Exercise objective:
Copy each item below word for word, keeping every line the same.

Scene-based spatial questions:
......
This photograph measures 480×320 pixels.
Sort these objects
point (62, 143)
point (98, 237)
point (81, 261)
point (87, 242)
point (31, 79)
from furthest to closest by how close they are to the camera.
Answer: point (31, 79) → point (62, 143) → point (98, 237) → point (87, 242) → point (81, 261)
......
Response to the task:
This photograph measures 480×320 pixels.
Sort these objects
point (62, 143)
point (98, 237)
point (81, 261)
point (87, 242)
point (31, 79)
from furthest to closest by how close they are to the camera.
Answer: point (31, 79) → point (62, 143) → point (98, 237) → point (87, 242) → point (81, 261)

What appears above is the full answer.